This invention relates generally to electrical connectors for terminating cords and, more particularly, to so-called modular plug connectors currently being utilized in a top wall of the telephone and data communications industries as well as in other applications.
Modular plug connectors are generally used to terminate both flat and round cords. Generally, a flat cord has a multiplicity of insulated conductors arranged in a spaced linear array within an outer jacket, while a round cord has a multiplicity of insulated conductors arranged in a spiral array within an outer jacket. Various configurations of such connectors are disclosed in various patents assigned to Western Electric Company, Inc., such for example as U.S. Pat. No. 3,699,498 issued Oct. 17, 1972; U.S. Pat. No. 3,761,869 issued Sept. 25, 1983; U.S. Pat. No. 3,860,316 issued Jan. 14, 1975; and U.S. Pat. No. 3,954,320 issued May 4, 1976. Another advantageous configuration of a modular plug connector is illustrated in U.S. Pat. No. 4,211,462 issued July 8, 1980 and assigned to Stewart Stamping Corporation, the assignee of the present application. Although such connectors have been made from two housing components bonded together (see, e.g., U.S. Pat. No. 3,761,869), it appears preferable to manufacture such connectors using a so-called unipartite or integrally molded housing (see, e.g., U.S. Pat. No. 3,998,514).
A modular plug connector generally includes a housing formed of a dielectric material and which defines an internal cord receiving cavity into which the end of a cord is inserted through a cord-receiving aperture formed at one of the housing ends. The cord-receiving cavity includes a jacket-receiving portion adjacent the aperture and a communicating conductor-receiving portion into which the individual insulated conductors, from which the outer jacket has been stripped, are received.

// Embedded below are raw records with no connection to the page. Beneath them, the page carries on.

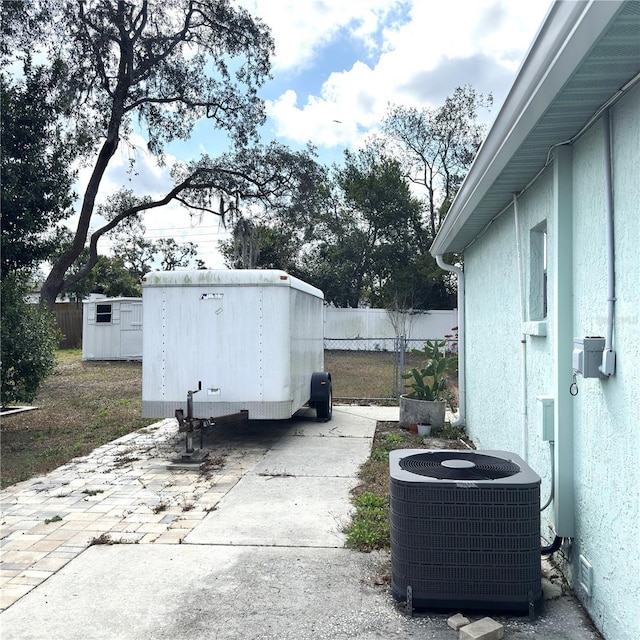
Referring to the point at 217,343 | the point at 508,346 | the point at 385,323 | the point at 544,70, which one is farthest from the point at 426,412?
the point at 385,323

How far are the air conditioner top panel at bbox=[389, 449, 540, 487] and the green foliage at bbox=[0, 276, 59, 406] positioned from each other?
19.9 ft

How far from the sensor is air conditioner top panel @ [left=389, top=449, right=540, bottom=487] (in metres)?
3.21

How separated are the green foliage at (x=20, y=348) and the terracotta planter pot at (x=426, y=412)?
16.9 feet

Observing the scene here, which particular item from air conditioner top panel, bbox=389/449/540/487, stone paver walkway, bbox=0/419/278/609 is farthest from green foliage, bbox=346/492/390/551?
stone paver walkway, bbox=0/419/278/609

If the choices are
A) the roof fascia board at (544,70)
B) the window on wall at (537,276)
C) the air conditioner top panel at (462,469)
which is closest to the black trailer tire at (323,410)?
the window on wall at (537,276)

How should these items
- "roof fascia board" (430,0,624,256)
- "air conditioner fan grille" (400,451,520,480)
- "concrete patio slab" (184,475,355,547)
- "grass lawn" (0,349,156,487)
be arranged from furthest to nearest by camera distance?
"grass lawn" (0,349,156,487), "concrete patio slab" (184,475,355,547), "air conditioner fan grille" (400,451,520,480), "roof fascia board" (430,0,624,256)

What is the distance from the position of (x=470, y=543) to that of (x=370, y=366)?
1455 centimetres

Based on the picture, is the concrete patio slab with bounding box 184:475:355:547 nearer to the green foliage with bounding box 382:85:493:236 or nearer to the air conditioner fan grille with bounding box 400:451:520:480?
the air conditioner fan grille with bounding box 400:451:520:480

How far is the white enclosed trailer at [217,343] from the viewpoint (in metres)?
7.27

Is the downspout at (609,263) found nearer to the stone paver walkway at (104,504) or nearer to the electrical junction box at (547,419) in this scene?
the electrical junction box at (547,419)

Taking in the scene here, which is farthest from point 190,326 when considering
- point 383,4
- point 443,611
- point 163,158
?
point 163,158

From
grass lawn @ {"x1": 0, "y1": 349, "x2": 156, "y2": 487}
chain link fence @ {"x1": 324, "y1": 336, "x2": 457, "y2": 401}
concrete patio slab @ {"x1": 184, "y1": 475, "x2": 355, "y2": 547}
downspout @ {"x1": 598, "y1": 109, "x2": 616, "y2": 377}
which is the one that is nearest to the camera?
downspout @ {"x1": 598, "y1": 109, "x2": 616, "y2": 377}

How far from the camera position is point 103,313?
20.6m

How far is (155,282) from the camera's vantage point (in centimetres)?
737
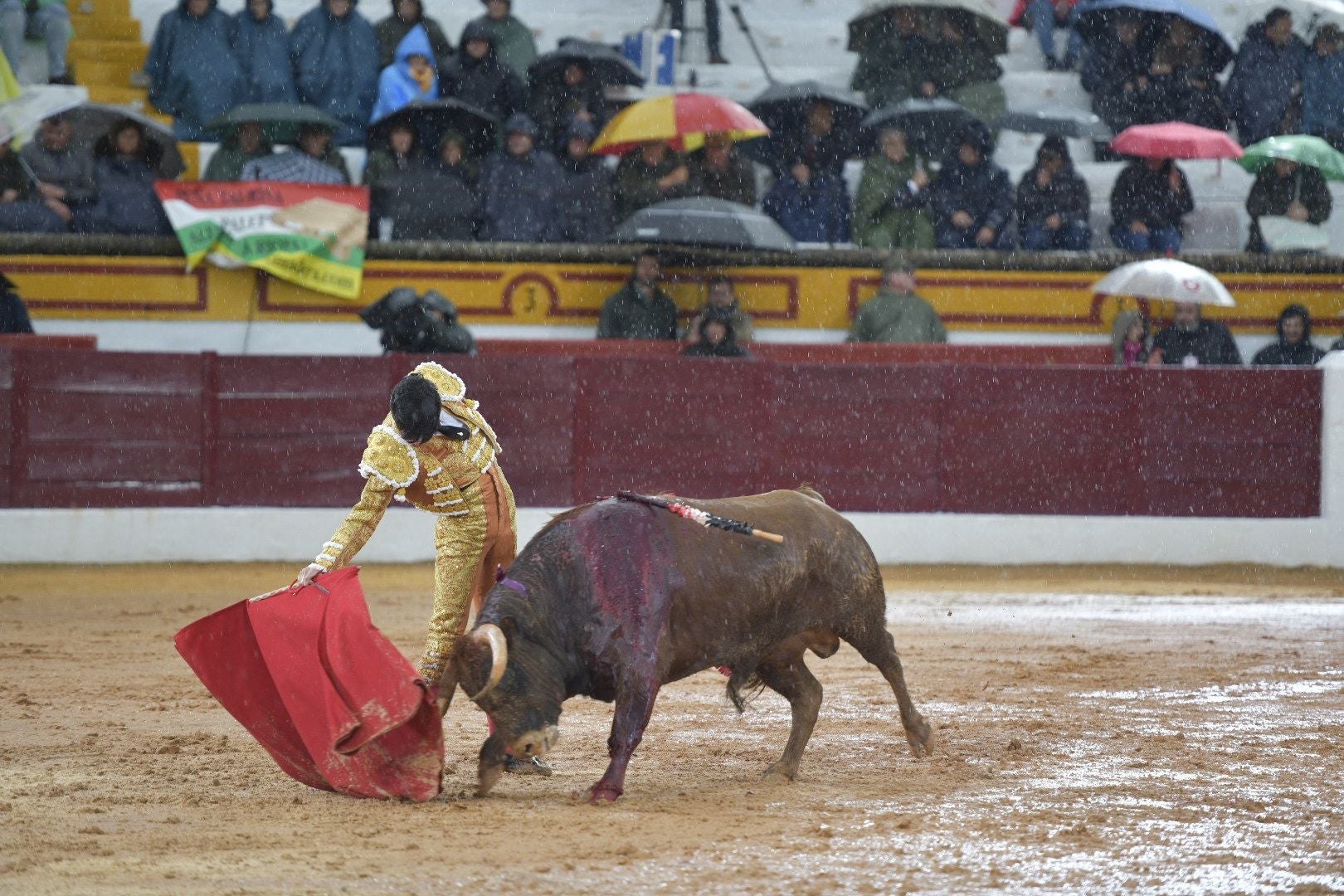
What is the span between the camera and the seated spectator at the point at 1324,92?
1314 cm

A plurality of flat contact terminals, corresponding in number to the number of conductors of the cord, are inserted into individual slots defined in the housing, each terminal being aligned with and electrically engaging a respective conductor. The conductors are generally of tinsel, stranded or solid construction while the terminals have blade-like portions which engage respective conductors in a solderless connection. The flat terminals have edges which are exposed externally of the housing for engagement with respective aligned contact elements provided in a jack socket. The cord end is secured to the connector by jacket anchoring and strain relief portions integrally hinged with the housing and movable against the cord so as to prevent separation of the connector from the cord during customer use as well as to provide strain-relief facilities for the conductors and jacket.
Modular plug connectors of the type described above are presently finding increased use in terminating cords through which digital information is transmitted. For example, modular plug connectors are finding increased use in terminating cordage used in home and office computers for connecting the computers with peripheral components, in data communication applications generally, in electronic games, in telephone communication networks and in similar digital applications.
The present invention is based on the relatively recent recognition that digital technology-based electronic equipment is a major source of electromagnetic (EMI) and radio frequency (RFI) interference, which has become a problem due to the replacement of metal housings by housings formed of plastic material.
In order to prevent or at least substantially reduce the radiation of interference from cordage used in digital-based electronic equipment and to provide at least some protection from interference radiated from extraneous equipment, such cordage has conventionally been provided with "shielding" in the form of a sheath of conductive material between the outer cord jacket and the insulated conductors, the shield sheath enclosing the conductors along their length.
The shielding can be formed of any suitable material, such as aluminum foil having a thickness of about 0.3 mils applied to treated Mylar having a thickness of about 1 mil. Sheaths formed of braided metallic material have also been used in this connection.
When shielded cordage of the type described above is terminated by modular plug connectors, a so-called "drain wire" has conventionally been electrically coupled to the shield at a region proximate to the terminated ends of the cord. The drain wires are grounded to in effect terminate the shielding so that RFI, EMI, and electrostatic electricity conducted through the shield are "drained" to thereby reduce the radiation or discharge thereof.
However, the arrangement described above is not entirely satisfactory. More particularly, it has been found that there is still a tendency for EMI and RFI to be radiated from the cordage in the region at which the modular plug connector is inserted into the jack socket possibly through the space left between the connector and the socket. The problem of leaking signals described above has become quite important and has in fact led to the recent issuance of governmental regulations specifying emission level limitations especially in connection with any electronic device that uses or generates pulses or timing signals at a rate in excess of 10,000 pulses per second. Moreover, since the sheath is a current conductor, there is a danger of an electrostatic discharge (ESD) occurring during operation of the equipment. Such ESD comprises a high voltage discharge which arcs across the contacts of the connector and has the effect of shorting the electronic circuitry when drained using the conventional arrangements described above.